### Directions for this task
Please count how many lines in the data below contain the string "away", with case counting, and reply with only that number.

[Rows from a spatial reasoning dataset]
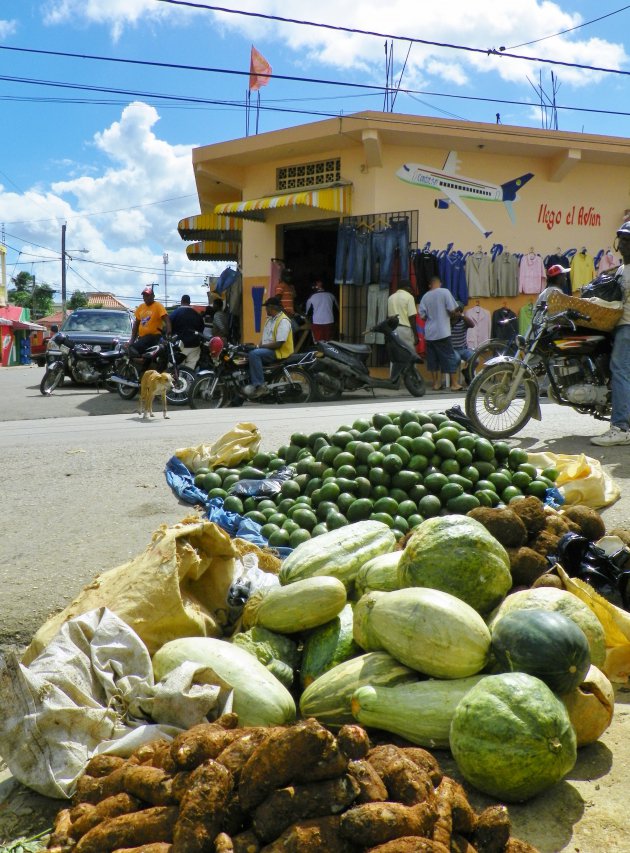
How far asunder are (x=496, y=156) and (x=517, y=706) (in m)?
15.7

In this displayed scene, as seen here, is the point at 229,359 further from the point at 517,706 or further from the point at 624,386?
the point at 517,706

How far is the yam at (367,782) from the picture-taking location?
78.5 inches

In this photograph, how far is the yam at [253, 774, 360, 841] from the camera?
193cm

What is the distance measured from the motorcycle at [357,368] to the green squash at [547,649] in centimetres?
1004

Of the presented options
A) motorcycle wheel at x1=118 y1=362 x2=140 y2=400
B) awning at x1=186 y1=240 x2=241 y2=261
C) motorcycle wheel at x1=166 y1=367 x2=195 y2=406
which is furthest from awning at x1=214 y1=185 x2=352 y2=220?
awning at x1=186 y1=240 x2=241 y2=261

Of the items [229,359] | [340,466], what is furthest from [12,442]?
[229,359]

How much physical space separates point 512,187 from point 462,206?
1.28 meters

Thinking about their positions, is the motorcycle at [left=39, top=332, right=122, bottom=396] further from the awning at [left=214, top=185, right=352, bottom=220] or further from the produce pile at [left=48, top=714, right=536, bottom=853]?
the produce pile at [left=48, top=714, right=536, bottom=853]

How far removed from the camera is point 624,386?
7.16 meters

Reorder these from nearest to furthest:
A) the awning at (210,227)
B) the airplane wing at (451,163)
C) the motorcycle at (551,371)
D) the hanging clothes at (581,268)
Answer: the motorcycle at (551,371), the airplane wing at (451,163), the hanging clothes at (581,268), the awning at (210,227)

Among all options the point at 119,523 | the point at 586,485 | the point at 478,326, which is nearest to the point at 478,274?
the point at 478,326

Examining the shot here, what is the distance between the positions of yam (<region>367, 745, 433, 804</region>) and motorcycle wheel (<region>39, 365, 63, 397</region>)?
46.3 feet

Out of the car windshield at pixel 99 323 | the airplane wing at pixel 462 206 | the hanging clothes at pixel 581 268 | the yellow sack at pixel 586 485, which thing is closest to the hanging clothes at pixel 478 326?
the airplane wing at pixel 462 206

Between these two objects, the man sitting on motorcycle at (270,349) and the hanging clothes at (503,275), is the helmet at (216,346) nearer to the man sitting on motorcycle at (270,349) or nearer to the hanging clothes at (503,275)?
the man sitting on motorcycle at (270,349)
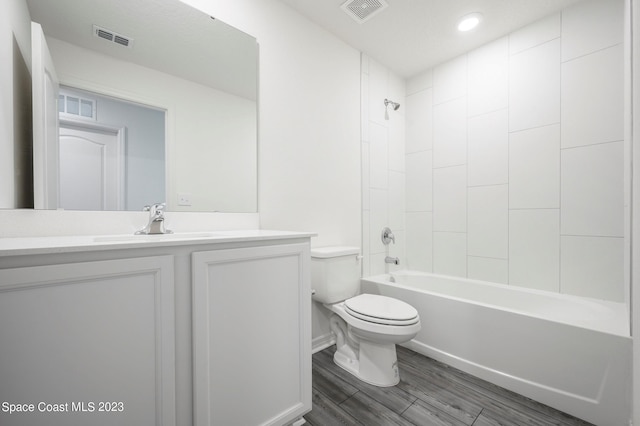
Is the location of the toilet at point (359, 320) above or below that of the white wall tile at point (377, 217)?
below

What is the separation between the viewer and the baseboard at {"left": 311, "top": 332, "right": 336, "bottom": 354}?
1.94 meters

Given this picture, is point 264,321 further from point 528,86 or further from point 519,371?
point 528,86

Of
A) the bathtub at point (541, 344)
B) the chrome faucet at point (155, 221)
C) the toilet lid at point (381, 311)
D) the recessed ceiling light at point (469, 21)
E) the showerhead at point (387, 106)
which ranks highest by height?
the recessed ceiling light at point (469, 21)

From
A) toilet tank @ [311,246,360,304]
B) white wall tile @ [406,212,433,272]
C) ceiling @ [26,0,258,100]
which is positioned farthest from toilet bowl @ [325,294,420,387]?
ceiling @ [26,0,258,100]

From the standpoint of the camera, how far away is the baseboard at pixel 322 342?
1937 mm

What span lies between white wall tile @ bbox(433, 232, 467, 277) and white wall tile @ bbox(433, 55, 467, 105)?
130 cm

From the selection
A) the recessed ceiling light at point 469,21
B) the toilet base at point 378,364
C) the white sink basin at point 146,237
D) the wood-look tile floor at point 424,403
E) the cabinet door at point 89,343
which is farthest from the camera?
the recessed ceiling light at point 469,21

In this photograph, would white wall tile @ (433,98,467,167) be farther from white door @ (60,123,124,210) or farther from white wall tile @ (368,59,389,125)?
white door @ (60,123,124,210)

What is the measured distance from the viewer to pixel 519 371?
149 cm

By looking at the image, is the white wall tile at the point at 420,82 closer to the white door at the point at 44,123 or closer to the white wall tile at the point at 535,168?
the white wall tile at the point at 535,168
...
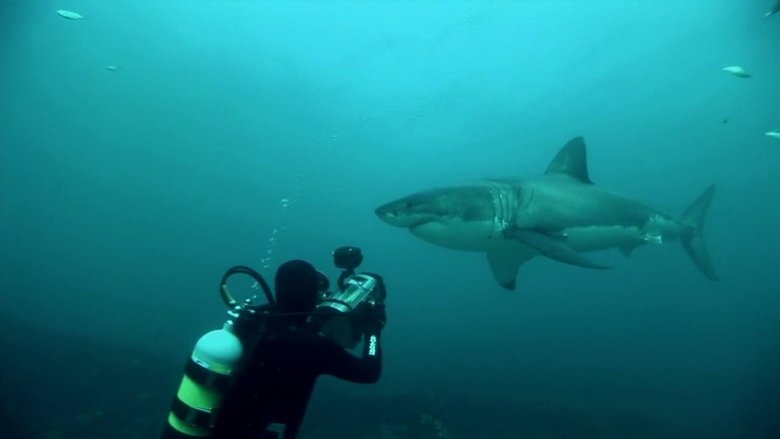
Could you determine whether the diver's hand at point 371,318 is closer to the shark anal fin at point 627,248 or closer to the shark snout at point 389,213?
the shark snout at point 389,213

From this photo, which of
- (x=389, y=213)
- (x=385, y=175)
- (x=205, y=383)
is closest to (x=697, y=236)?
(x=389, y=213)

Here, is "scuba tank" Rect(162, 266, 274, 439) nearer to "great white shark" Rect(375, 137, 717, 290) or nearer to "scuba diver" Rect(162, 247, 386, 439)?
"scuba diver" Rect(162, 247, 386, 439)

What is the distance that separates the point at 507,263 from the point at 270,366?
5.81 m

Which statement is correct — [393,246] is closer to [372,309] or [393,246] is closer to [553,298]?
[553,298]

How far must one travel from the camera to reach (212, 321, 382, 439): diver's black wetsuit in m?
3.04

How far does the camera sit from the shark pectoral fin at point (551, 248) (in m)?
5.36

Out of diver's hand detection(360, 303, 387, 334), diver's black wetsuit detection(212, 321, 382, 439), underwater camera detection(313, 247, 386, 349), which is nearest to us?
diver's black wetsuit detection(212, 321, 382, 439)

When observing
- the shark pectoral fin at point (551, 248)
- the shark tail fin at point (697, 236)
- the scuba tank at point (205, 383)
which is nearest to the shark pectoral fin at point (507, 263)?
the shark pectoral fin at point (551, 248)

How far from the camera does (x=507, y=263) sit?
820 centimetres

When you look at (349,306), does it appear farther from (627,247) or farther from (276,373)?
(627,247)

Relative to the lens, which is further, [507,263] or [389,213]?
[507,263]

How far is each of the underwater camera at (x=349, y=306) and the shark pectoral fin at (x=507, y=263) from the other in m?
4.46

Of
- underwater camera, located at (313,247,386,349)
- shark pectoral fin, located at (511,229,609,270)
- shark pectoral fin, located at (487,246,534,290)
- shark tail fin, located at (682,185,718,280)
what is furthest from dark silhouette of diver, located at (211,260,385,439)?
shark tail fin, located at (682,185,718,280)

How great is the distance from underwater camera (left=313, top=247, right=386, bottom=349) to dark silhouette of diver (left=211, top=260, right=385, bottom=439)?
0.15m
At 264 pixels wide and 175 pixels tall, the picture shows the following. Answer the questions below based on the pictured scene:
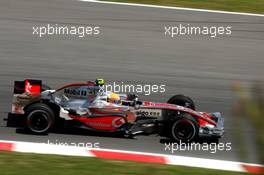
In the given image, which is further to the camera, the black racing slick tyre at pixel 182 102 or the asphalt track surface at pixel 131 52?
---
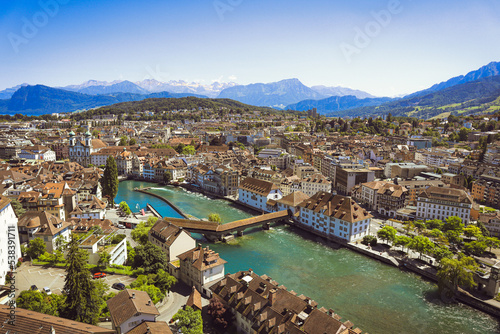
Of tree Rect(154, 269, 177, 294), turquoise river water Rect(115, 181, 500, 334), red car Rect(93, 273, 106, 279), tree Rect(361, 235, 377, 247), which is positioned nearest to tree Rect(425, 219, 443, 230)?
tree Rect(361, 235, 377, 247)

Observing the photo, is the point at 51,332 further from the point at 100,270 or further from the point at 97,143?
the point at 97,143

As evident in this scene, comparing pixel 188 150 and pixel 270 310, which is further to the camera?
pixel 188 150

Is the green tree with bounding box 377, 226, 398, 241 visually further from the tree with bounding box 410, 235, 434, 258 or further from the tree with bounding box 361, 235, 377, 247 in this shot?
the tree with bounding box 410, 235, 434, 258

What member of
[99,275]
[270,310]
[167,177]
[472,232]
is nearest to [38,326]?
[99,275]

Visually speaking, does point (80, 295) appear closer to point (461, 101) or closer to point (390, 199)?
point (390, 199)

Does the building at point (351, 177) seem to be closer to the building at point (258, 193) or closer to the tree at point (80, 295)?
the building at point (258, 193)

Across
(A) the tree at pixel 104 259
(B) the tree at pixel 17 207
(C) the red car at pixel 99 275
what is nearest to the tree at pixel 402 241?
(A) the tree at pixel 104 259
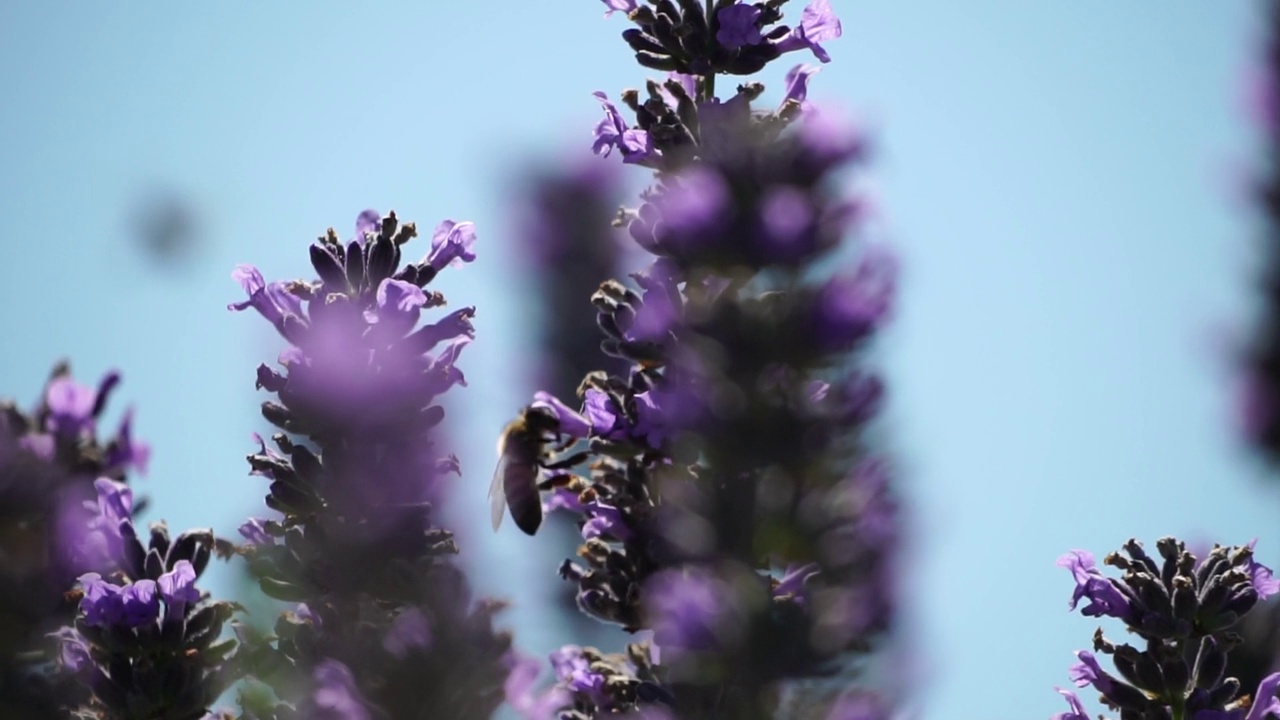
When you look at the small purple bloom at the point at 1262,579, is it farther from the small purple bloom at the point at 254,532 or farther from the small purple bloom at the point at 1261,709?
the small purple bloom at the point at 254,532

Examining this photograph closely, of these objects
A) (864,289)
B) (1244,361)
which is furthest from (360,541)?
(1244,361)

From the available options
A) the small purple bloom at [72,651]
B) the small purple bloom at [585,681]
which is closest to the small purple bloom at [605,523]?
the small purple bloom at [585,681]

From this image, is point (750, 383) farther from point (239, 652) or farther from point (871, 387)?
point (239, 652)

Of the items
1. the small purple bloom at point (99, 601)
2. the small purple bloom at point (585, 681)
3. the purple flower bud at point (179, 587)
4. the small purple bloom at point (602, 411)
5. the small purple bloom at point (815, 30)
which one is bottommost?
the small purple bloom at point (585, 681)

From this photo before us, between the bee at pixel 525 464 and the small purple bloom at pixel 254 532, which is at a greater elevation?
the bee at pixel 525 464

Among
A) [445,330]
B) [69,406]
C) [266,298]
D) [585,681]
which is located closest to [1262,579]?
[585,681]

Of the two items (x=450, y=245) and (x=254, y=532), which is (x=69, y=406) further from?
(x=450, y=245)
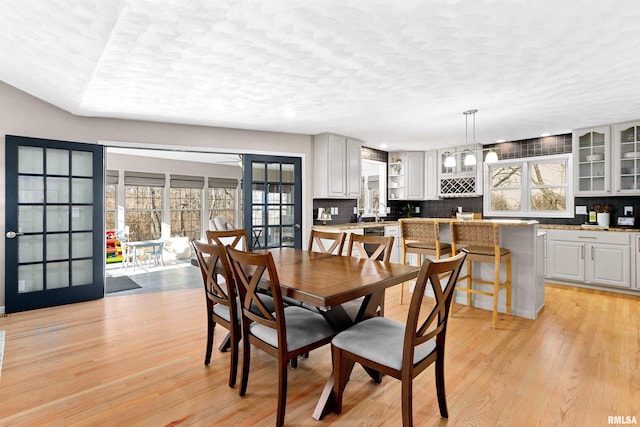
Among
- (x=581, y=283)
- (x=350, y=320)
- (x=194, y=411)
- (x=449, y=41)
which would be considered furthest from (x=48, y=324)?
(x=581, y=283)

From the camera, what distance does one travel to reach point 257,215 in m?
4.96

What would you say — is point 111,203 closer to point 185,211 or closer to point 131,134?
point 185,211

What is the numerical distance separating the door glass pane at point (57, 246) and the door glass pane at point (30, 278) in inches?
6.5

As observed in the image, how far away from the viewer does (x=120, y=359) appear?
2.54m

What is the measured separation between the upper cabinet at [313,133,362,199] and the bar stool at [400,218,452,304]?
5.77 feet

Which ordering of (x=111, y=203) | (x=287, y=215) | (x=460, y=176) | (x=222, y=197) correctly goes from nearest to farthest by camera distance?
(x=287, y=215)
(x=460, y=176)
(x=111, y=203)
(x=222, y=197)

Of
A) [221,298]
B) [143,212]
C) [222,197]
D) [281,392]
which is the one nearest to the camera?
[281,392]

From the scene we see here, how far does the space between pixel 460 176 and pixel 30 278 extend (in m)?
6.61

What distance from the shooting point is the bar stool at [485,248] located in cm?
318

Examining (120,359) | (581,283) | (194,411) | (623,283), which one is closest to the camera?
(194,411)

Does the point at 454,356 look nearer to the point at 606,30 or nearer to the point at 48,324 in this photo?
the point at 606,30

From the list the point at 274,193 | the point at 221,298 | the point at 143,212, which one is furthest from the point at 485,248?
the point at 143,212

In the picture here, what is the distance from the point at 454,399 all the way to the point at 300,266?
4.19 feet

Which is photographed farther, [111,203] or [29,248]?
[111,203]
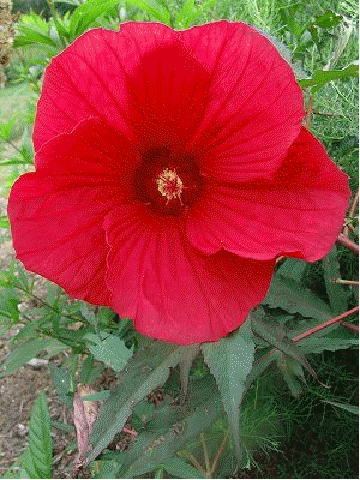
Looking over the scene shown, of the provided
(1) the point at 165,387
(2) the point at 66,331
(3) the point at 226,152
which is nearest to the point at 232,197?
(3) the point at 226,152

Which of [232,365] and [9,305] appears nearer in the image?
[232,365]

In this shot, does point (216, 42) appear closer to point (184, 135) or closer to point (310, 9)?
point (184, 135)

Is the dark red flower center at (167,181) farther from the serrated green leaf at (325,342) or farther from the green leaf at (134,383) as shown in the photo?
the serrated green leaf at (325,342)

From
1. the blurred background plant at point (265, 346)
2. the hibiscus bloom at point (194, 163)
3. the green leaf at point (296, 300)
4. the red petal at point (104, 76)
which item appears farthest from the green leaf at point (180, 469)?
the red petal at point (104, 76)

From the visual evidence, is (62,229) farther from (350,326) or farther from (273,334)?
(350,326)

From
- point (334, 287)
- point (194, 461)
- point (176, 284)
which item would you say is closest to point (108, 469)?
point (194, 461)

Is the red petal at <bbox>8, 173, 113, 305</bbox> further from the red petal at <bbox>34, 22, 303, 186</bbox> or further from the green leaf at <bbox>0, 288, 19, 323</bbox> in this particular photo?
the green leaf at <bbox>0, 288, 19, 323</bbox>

### Reply to the exercise
2